*本文:*
放課後等デイサービスえるそるむなかたでの学習サポート。

今日は宗像市内の小学校が入学式の為、お休みの子も多く、えるそるは朝から賑やかでした。
僕も午前中にサポートに行って来ました。

新二年生になったKちゃんとの学習の中で、彼女の成長をものすごく感じる場面がありました。

数のお勉強プリントをしているときに彼女が「先生ぇ~。これ2個塗れば良いとぉ?」と尋ねてきたんです。
Kちゃんの様子を知っている方なら、この質問のスゴさが分かるはずです。

出会った頃は数の概念もほとんどなく、手を添えながら一緒に課題をしたこともあった彼女。
○個塗ってね、と伝えても、それ以上に塗ってしまったり、分からなくて腹を立てたりしたこともありました。

そんな彼女が「2こ ぬりましょう」という問題を読んで、「先生ぇ~。これ2個塗れば良いとぉ?」と尋ねてきました。

それに「そうだよ」と、返事をしたら「わかった」とやり始めて…

3つあるミカンの絵を見て、2つだけ塗りました。
2つだけある食パンは、両方塗りました。
5つある洋服も2つだけ塗りました。

特に、この洋服は高度な問題で、柄の違う洋服の絵が5つ並んでいたのですが、2つ塗ったんです。

さすがに洋服を塗るときには「これで良いとぉ?」と確認してきましたが、その確認してくることもスゴいことです。

新一年生も入ってきて気持ちもお姉さんになろうと、頑張っている彼女。

胸を張ってお姉さんをしてください♪

現状として出来ていることも大切ですが、出来るようになっていくという喜びを味わうことが大切だと思います。

自分の出来るようになっていくこと、他の人が出来るようになっていくこと、それを感じて、味わって、認めていく。

その姿勢のようなものが「お兄さん」「お姉さん」というものじゃないかなぁ、なんて思います。

自分の能力を鼻にかけて、いばってしまうのは、能力があったとしても「お子ちゃま」です。

学んだことを味わって、自分だけのものにせずに分かち合って欲しいと願います。

2017年4月11日火曜日

「ボク、オムツを卒業したい」っていうサインかも?

放課後等デイサービスにも新一年生が仲間入りする時期です。

学習サポートもですが、生活動作もサポートはさせてもらいます。
特に身辺自立に関しては。
着替え、排泄など。

今日出会った男の子はまだ、オムツが外れていない子。

デイに到着して直ぐにトイレに行くも、上手くいかずズボンを濡らしてしまったとのこと。

話を聞くところによるとオムツを下げると出る、らしいです。

話を聞いていて「ボク、オムツを卒業したい」という主張のように感じました。

*課題の指示:*
1. 本文のうち「そんな彼女が「2こ ぬりまし」で始まり「てくることもスゴいことです。」まで続く部分を、そのまま引用してください。
2. 本文によると、この日えるそるに休みの子が多かったのはなぜですか。
3. 本文で、Kちゃんが数のお勉強プリントで塗った絵の種類をすべて挙げてください。
ここからの行は本文とは別の資料です。

コレクションから抜き出したデータ:
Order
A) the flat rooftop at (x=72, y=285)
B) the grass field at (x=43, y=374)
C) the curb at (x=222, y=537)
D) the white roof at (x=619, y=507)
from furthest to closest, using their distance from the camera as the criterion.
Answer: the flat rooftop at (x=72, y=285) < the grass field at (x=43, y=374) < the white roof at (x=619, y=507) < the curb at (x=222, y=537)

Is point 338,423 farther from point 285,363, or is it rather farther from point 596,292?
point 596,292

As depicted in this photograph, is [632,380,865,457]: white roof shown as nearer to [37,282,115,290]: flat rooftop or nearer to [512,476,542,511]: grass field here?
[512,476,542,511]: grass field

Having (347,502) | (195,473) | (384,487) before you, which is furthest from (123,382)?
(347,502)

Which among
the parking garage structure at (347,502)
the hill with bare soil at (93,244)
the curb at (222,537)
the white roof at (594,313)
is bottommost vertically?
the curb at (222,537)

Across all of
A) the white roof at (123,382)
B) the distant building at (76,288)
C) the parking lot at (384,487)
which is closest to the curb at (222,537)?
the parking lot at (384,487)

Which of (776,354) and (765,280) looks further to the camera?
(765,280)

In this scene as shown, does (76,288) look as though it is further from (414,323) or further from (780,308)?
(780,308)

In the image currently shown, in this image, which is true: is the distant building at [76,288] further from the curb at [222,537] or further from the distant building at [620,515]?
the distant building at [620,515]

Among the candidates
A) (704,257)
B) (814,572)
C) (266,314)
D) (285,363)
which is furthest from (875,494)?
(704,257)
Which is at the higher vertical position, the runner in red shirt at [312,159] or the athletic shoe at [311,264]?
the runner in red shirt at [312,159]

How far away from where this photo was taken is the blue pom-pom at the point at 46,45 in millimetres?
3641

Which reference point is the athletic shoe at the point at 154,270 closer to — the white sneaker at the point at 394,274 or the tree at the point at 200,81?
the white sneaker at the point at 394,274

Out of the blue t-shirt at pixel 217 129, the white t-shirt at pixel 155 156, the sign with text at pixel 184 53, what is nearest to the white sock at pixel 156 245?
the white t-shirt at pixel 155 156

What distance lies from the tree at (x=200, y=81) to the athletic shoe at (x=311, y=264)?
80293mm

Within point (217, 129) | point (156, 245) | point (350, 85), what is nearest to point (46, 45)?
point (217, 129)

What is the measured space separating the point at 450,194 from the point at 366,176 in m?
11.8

*想定される解答:*
1.
そんな彼女が「2こ ぬりましょう」という問題を読んで、「先生ぇ~。これ2個塗れば良いとぉ?」と尋ねてきました。

それに「そうだよ」と、返事をしたら「わかった」とやり始めて…

3つあるミカンの絵を見て、2つだけ塗りました。
2つだけある食パンは、両方塗りました。
5つある洋服も2つだけ塗りました。

特に、この洋服は高度な問題で、柄の違う洋服の絵が5つ並んでいたのですが、2つ塗ったんです。

さすがに洋服を塗るときには「これで良いとぉ?」と確認してきましたが、その確認してくることもスゴいことです。

2. 宗像市内の小学校が入学式だったためです。

3. ミカン、食パン、洋服